Non saprò mai che significa vedere il mondo nei suoi nessi di causa ed effetto e non per immagini isolate. Tradurre in parole ciò che vedo e ciò che ricordo, anche quando scrivo, è difficilissimo. Le immagini per me sono veli di cipolla sparsi su un tavolo, sotto una lampada, separati tra loro. Sottilissimi, fatti con una carta velina prossima all’invisibilità, membrane d’aria che osservo una alla volta e di cui assorbo ogni dettaglio e venatura. Non riesco a vedere la cipolla per intero (p. 112).

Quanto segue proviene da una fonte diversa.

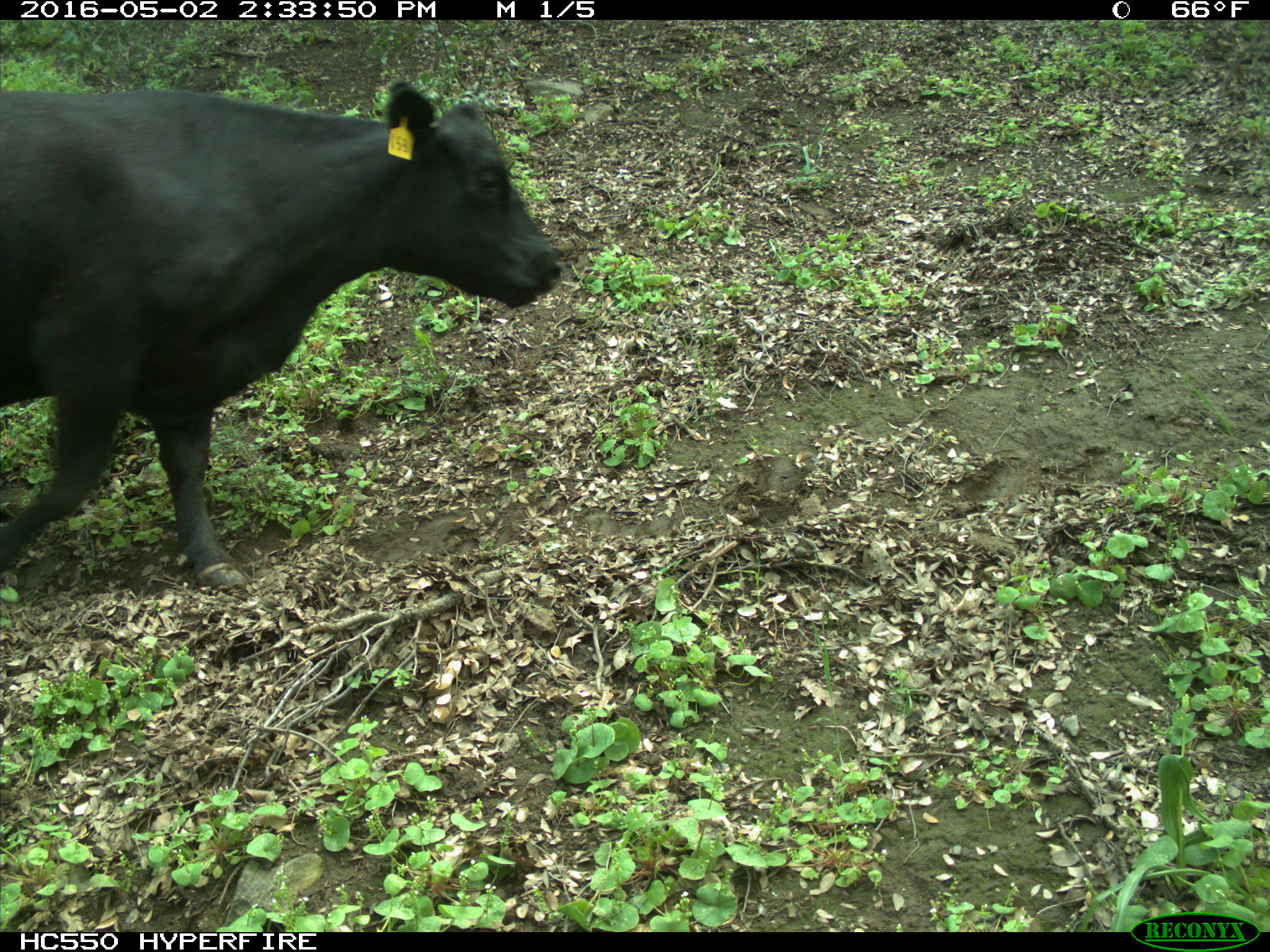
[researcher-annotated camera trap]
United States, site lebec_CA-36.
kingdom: Animalia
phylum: Chordata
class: Mammalia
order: Artiodactyla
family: Bovidae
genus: Bos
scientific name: Bos taurus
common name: domestic cow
Bos taurus (domestic cow).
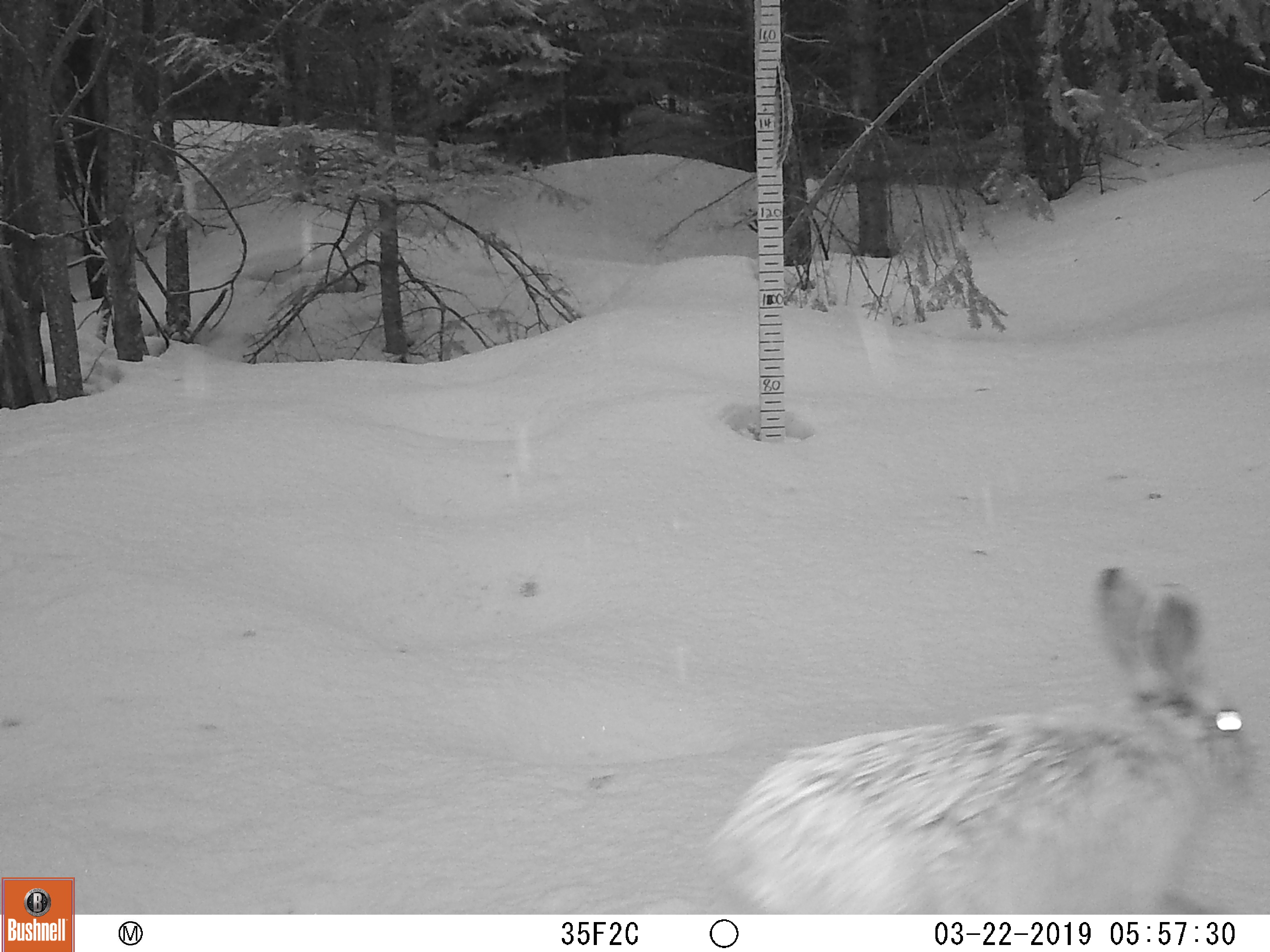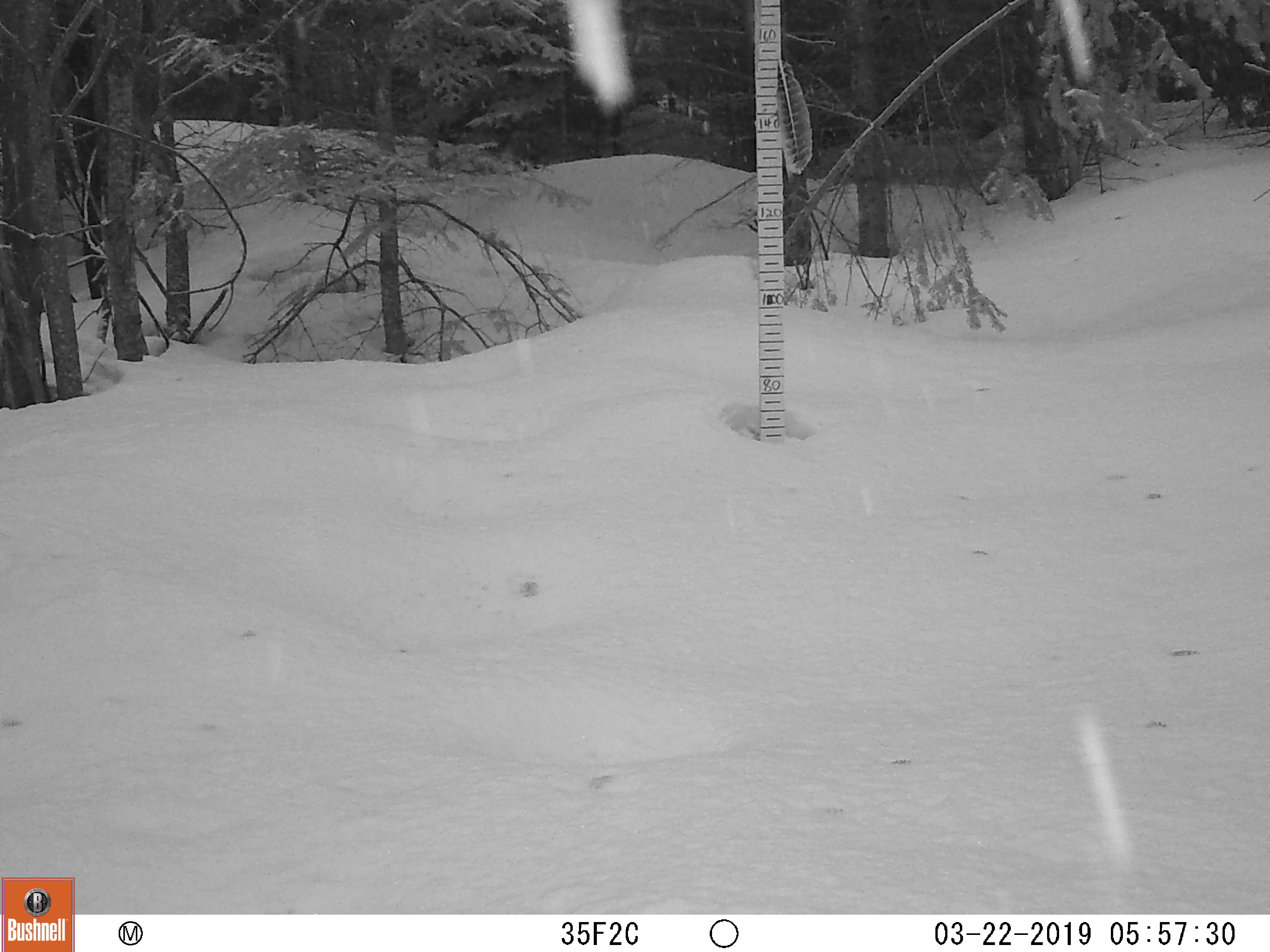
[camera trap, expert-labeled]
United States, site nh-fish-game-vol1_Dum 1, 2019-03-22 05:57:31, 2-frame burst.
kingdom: Animalia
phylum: Chordata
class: Mammalia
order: Lagomorpha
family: Leporidae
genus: Lepus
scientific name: Lepus americanus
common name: snowshoe hare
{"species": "snowshoe hare (Lepus americanus)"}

Tuttavia, se da una parte è innegabile che Lo sbilico sia, come avrebbe detto Leopardi, una macchina bene e studiosamente fabbricata che, a un certo punto, ha smesso di funzionare, è anche vero che pezzo dopo pezzo, tic dopo tac, Pierantozzi ci prova. C’è bisogno di molte pagine, ruminazioni, dati e medicinali, cioè di molte “parole medicamentose”, perché il testo dello Sbilico riesca a forzarsi in questa operazione di ricucitura plastica e metaforica insieme: insomma, romanzesca. Il libro sul tentativo di ricucire a parole il fratello che Pierantozzi stenta a definire romanzo è allora in realtà un romanzo al quadrato che ha ingannato la malattia per qualche ora: un metaromanzo, dove il corpo mostruoso da resuscitare faticosamente, con fili gialli e verdi e sinonimi accurati, è proprio quello della letteratura finzionale. Anche gli ingranaggi rotti, se ascoltati con attenzione, sanno ancora fare rumore (o, almeno, sanno perseguitare).
Non appena avrò fatto rientrare nel corpo di mio fratello ciò che faceva ernia, che faceva appendice, sentirò di averlo riscritto tutto. Allora il mio sistema nervoso sarà ingannato crudelmente dalle allucinazioni, non ricorderò cosa ho fatto e se l’ho fatto davvero, e della verità maledetta non resterà nemmeno una traccia (p. 208).